Cuando en 2011 empezamos a conocer detalles de la nueva versión de Ocarina of Time 3DS, desarrollada por el estudio Grezzo en colaboración con Nintendo, la pregunta automática que nos hicimos todos es cuánto tiempo habríamos de esperar para poder tener también entre nuestras manos su secuela directa, Majora’s Mask, uno de los juegos más extraños, inclasificables y geniales de la historia de la saga Zelda. Parecía lógico pensar, en estos tiempos de nuevas versiones, remakes y demás historias del pasado en forma de píxel, que resultaba sencillo y económico amortizar el motor gráfico creado para la nueva versión de Ocarina of Time con Majora’s Mask, ya que ambos compartieron también en su momento su base gráfica, con pequeños aderezos para esta última en forma de expansion pack.
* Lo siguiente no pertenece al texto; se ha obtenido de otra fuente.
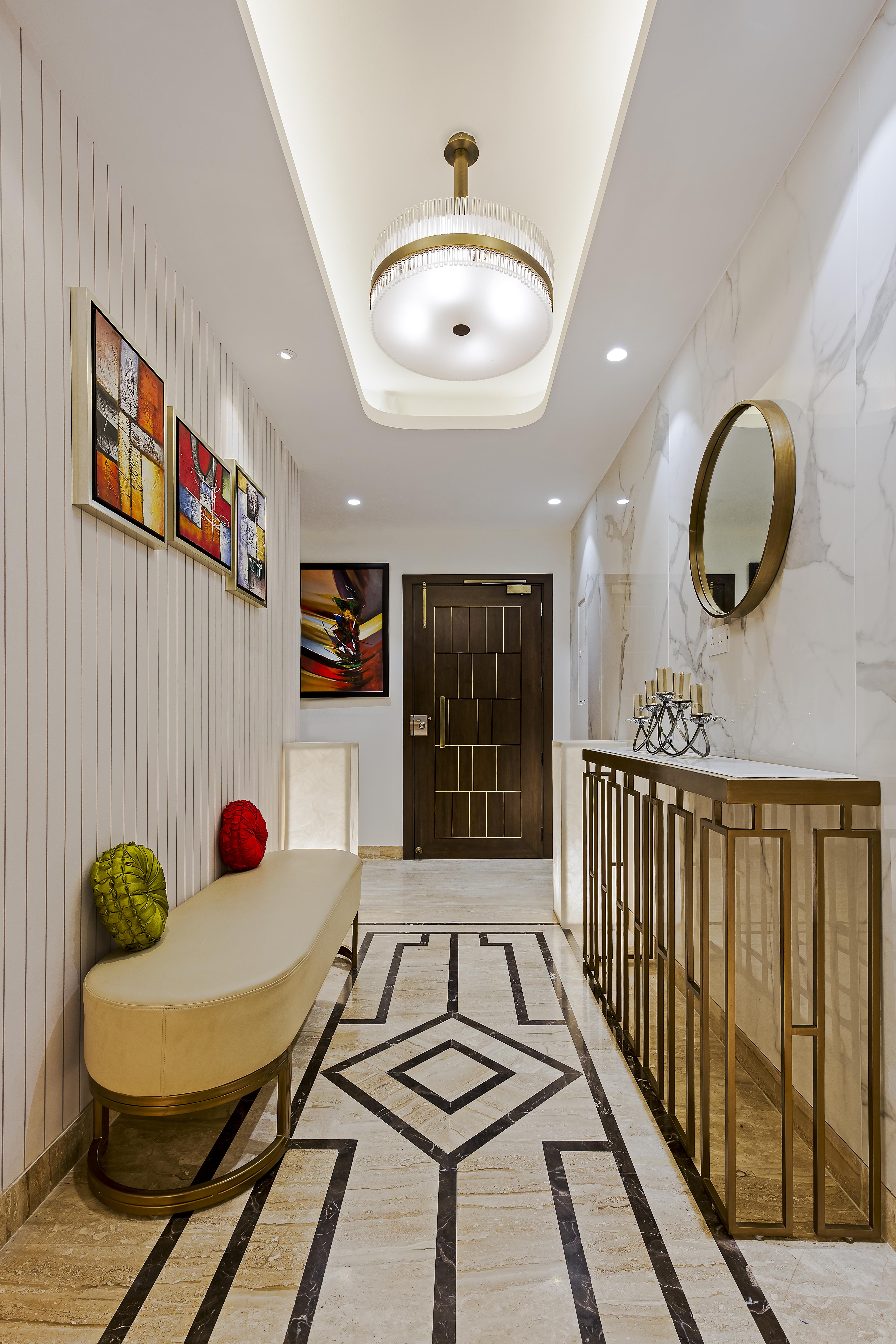 Moti Nagar Residence-4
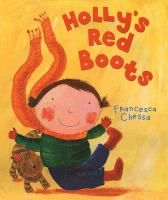 "We read ""Holly's Red Boots"" by Francesca Chessa at our winter themed storytime on Monday, January 9, 2017."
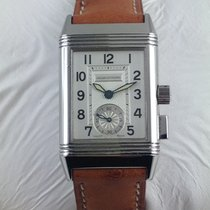 Jaeger-LeCoultre Memory Night and Day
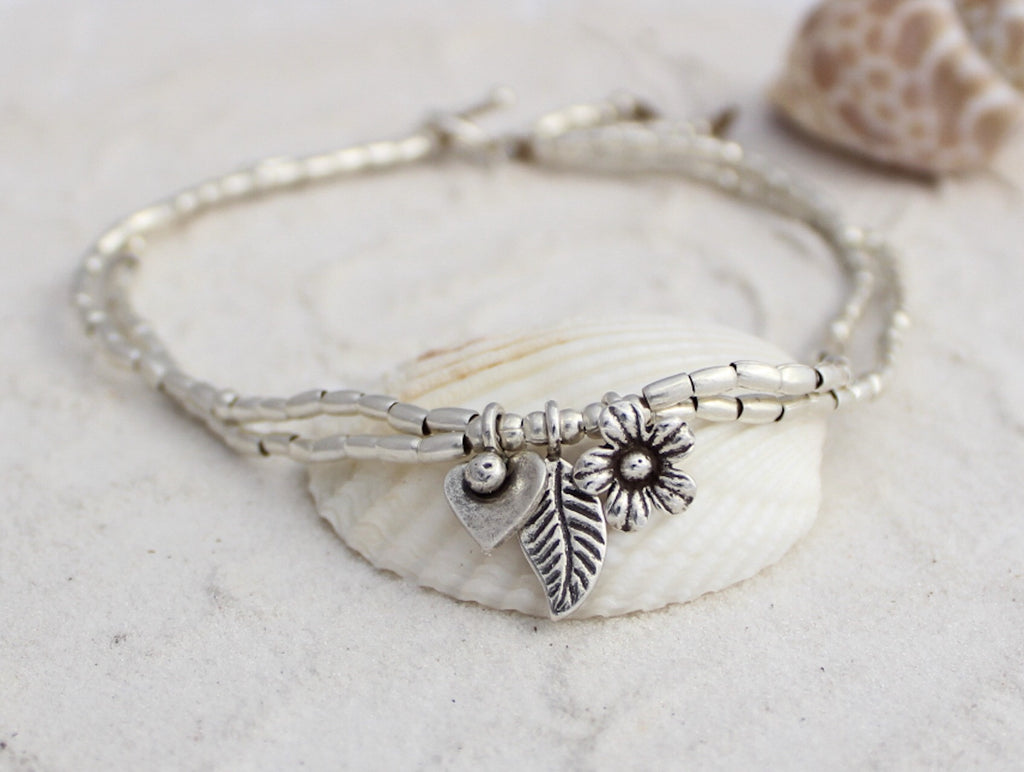 Anklet - Hill Tribe Silver Garden love
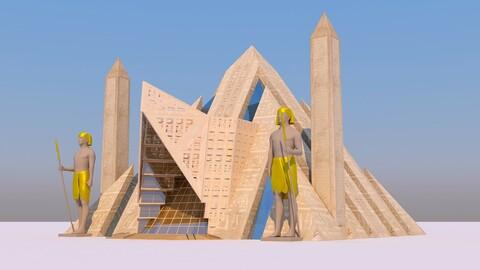 Modern Egyptian Pyramids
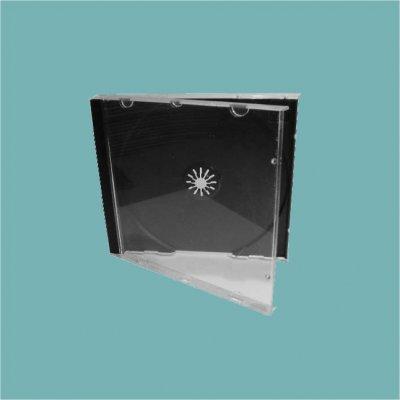 Кутия стандартна за CD/DVD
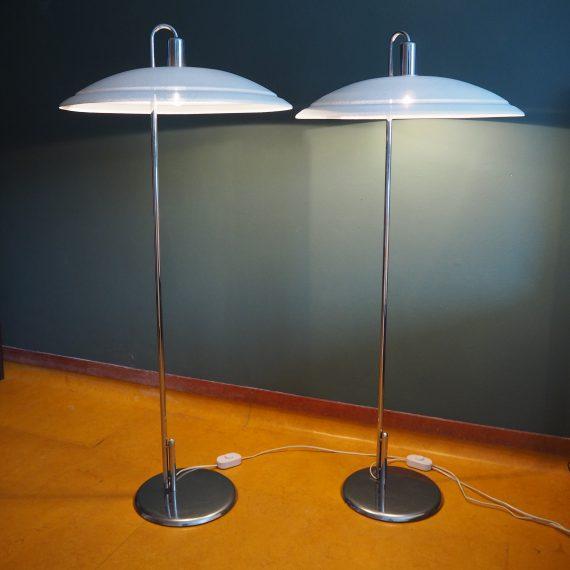 *nog 1 beschikbaar* 70's Zweeds design ZERO Vloerlamp / Swedish Floor lamp by Börge Lindau & Bo Lindekrantz - H130cm Ø58cm - €350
La excelente acogida de Ocarina of Time 3DS allanó un camino que, no obstante, hasta este reciente y último Nintendo Direct no ha tenido la confirmación oficial que estábamos esperando. Debemos ser sinceros, con el paso de los años muchos habíamos arrojado ya la toalla con este asunto, especialmente después del fracaso de iniciativas tan fascinantes como la Operation Moonfall, que logró recaudar miles de votos por las redes sociales pidiendo a Nintendo que nos llevara de nuevo al reino de Términa. Las evasivas, medias frases y sutilezas de los responsables de Nintendo, empezando por el propio Miyamoto y siguiendo con Eiji Aonuma, tampoco ayudaban demasiado: si acaso, como pasó con todo el lío que se montó a raíz de la máscara de Majora que aparecía en una casa de A Link between worlds, uno tenía la impresión de que se estaban riendo un poco de nosotros.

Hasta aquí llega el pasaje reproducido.